*Text provided*
The people of “Tangut” tribe arrived on the scene in seventh century. The Tanguts (Xia) were a people of Tibetan origin, whose home originally was in the highlands of western Sichuan (adjecent to Tibet) and had moved to Mongolia by then. By the middle of the ninth century, they had become important allies of the Tang Dynasty and in 1006, taking advantage of the political rivalry between the Liao dynasty ruling in the north and the Song dynasty in south, managed to gain de facto independence. They established their capital in Xingzhou (Old district of today's Yinchuan) across yellow river in 1020 and were able to assert their control over Hexi corridor. The Tangut empire is known as the Western Xia dynasty (Xi Xia) and controlled the areas in what are now the northwestern Chinese provinces of Gansu, Shaanxi, and Ningxia from 1038 CE up to 1227 CE. So powerful were the Tanguts, that they proclaimed their equality with the Song emperor and by 1040s, the Song empire were sending the Tanguts a huge annual tribute of silk, silver and tea. Tanguts controlled the Hexi Corridor for 191 years.

*Records shown*
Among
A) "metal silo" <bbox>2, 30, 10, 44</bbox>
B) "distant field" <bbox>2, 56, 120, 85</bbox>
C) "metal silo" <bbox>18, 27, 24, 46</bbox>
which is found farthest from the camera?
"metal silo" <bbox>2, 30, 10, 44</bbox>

*Written request 1*
Summarize the passage on the Tanguts in two sentences.
*Written request 2*
List every dynasty named in the passage on the Tanguts.

*Full answer 1*
The Tanguts, a people of Tibetan origin from the highlands of western Sichuan, became allies of the Tang Dynasty and gained de facto independence in 1006. They set up their capital in Xingzhou in 1020 and controlled the Hexi Corridor, and their empire, the Western Xia dynasty, ruled parts of present-day Gansu, Shaanxi, and Ningxia from 1038 to 1227 CE, receiving a large annual tribute from the Song empire by the 1040s.

*Full answer 2*
- Tang Dynasty
- Liao dynasty
- Song dynasty
- Western Xia dynasty (Xi Xia)